Le projet de Loi HB26-1325, à l’origine faisait référence au protocole de Nagoya, au consentement préalable et à la souveraineté sur les ressources biologiques, aurait progressivement remplacé ces engagements explicites par des formulations plus générales et moins contraignantes d’où la levée des boucliers de plusieurs organisations gabonaises engagées dans la défense du patrimoine biologique et culturel lié à l’iboga estiment avoir été marginalisées lors des phases finales des discussions.
De plus, le Colorado poursuit la structuration d’un écosystème clinique et industriel autour de l’ibogaïne, incluant recherche, mécanismes de licences et programmes pilotes, sans qu’un dispositif juridiquement contraignant ne garantisse à ce stade un partage proportionnel des retombées économiques avec le Gabon.
Cette situation alimente les préoccupations relatives à une possible dissociation progressive entre l’exploitation scientifique et commerciale de l’ibogaïne et les communautés, territoires et traditions dont cette ressource est historiquement issue. Plusieurs voix appellent ainsi à une vigilance accrue afin de préserver les principes de souveraineté biologique, de traçabilité et de reconnaissance des savoirs traditionnels dans les futurs cadres internationaux de coopération.
Au-delà du débat scientifique et médical, cette question soulève ainsi des enjeux majeurs de souveraineté biologique, de protection des savoirs traditionnels et de gouvernance internationale des ressources naturelles.

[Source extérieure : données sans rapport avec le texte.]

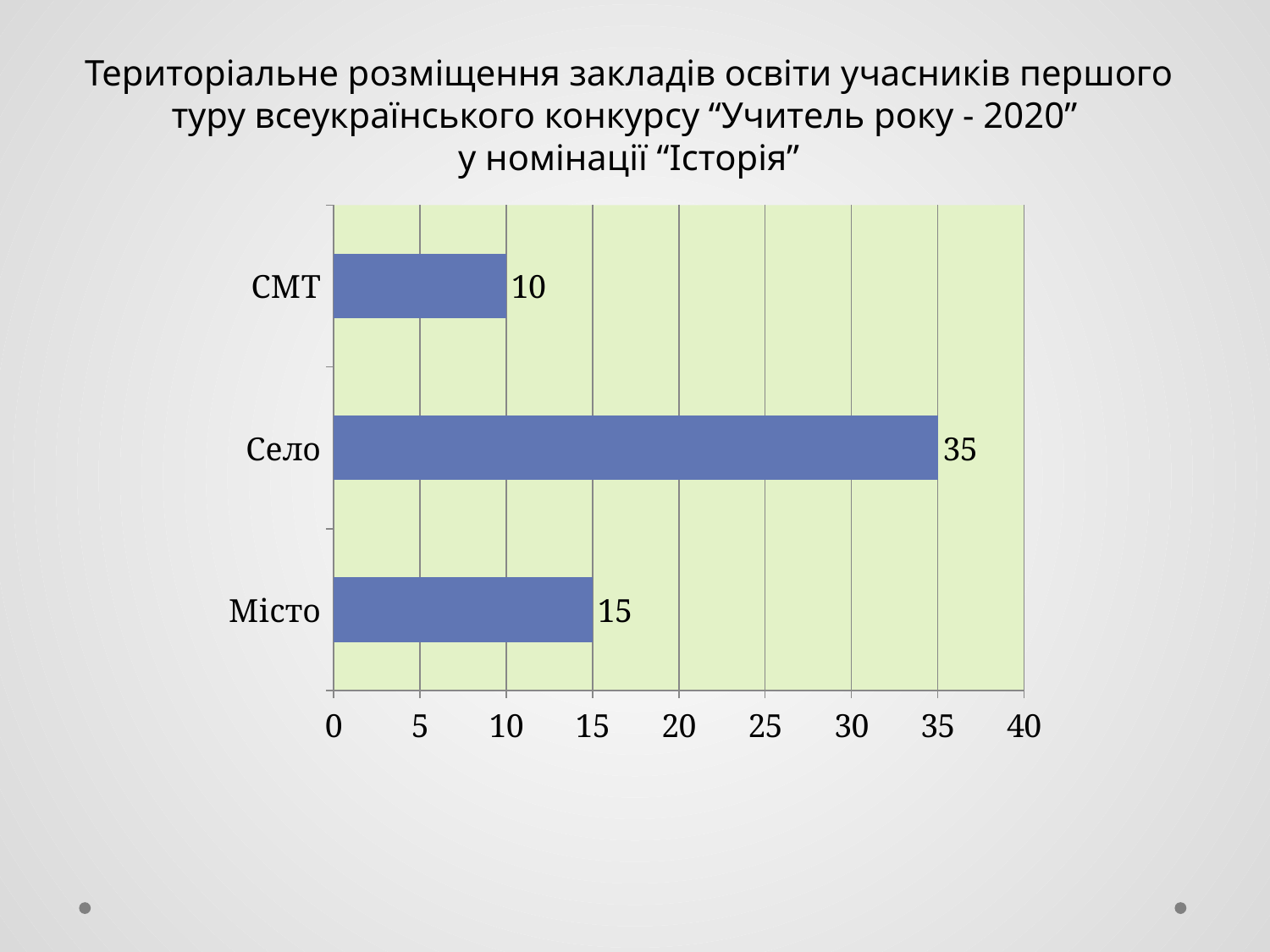
Which category has the highest value? Село What is the value for Село? 35 How many categories are shown in the chart? 3 What is the difference between the values for Місто and СМТ? 5 What is the value for Місто? 15 Which is larger, the value for Місто or the value for СМТ? Місто What is the maximum value shown on the horizontal axis? 40 What is the value for СМТ? 10 Which category has the lowest value? СМТ Is the value for Село greater or less than 30? greater What is the difference between the values for Село and Місто? 20 What kind of chart is shown on the slide? bar chart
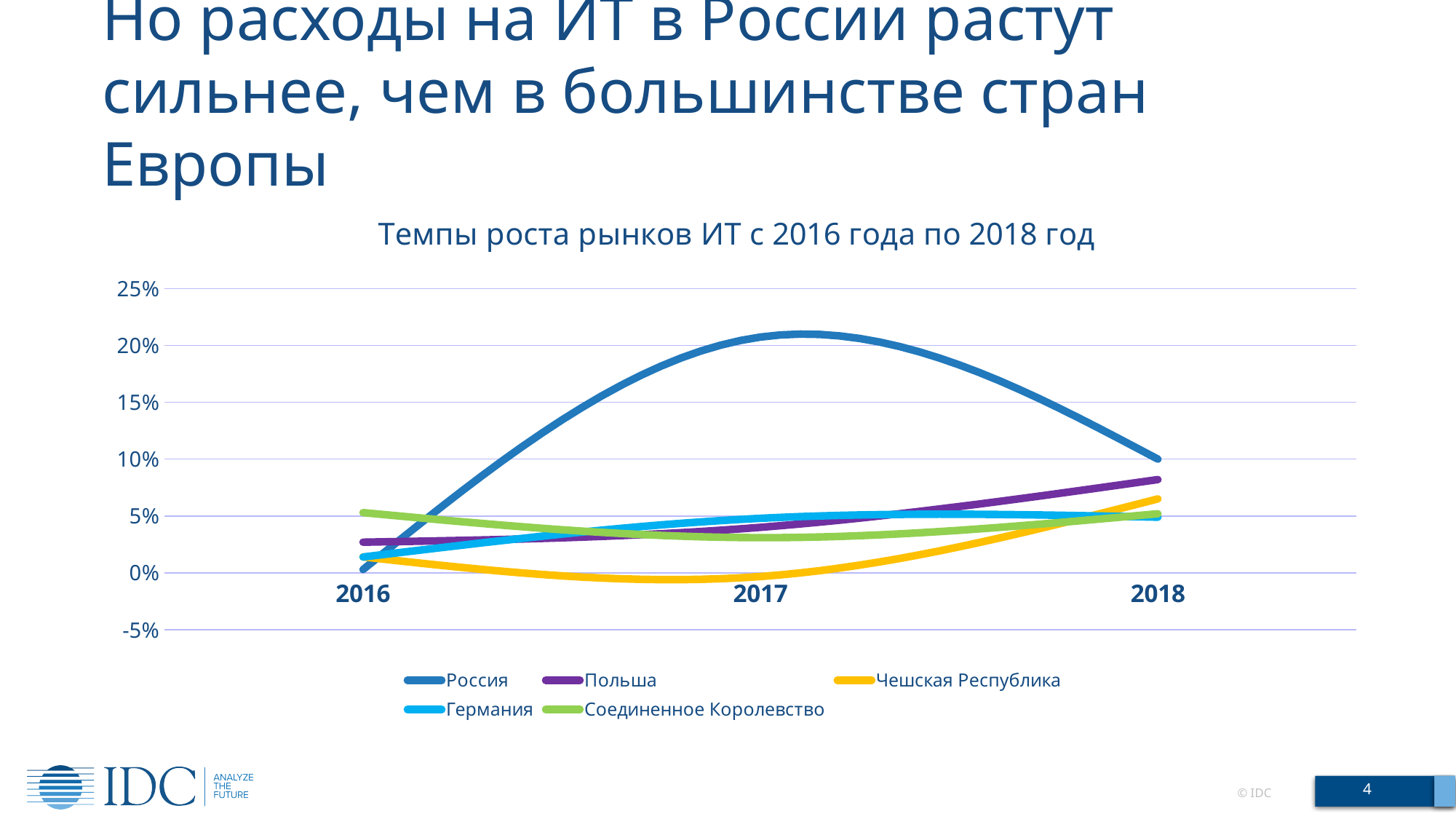
Does the line for Россия rise or fall from 2017 to 2018? fall Is the value for Россия in 2017 greater or less than 15%? greater How many years are shown on the x axis? 3 Which country has the highest growth rate in 2016? Соединенное Королевство Which country has the highest growth rate in 2017? Россия Which country has the lowest growth rate in 2017? Чешская Республика What kind of chart is shown on the slide? line chart Is the value for Россия in 2018 greater or less than 15%? less Is the value for Чешская Республика in 2017 greater or less than 5%? less How many series does the legend list? 5 What is the title of the chart? Темпы роста рынков ИТ с 2016 года по 2018 год In 2018, which is larger: the value for Польша or the value for Германия? Польша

Pour plusieurs experts, le véritable défi réside désormais dans la capacité du Gabon à faire reconnaître juridiquement ses droits et ceux des communautés détentrices des savoirs ancestraux liés à l’iboga, dans un contexte marqué par l’accélération mondiale des recherches et investissements autour des médecines psychédéliques.
Dans ce dossier sensible, nombre d’observateurs estiment que les discours éthiques, aussi consensuels soient-ils, ne sauraient se substituer à des garanties juridiques claires, transparentes et véritablement contraignantes.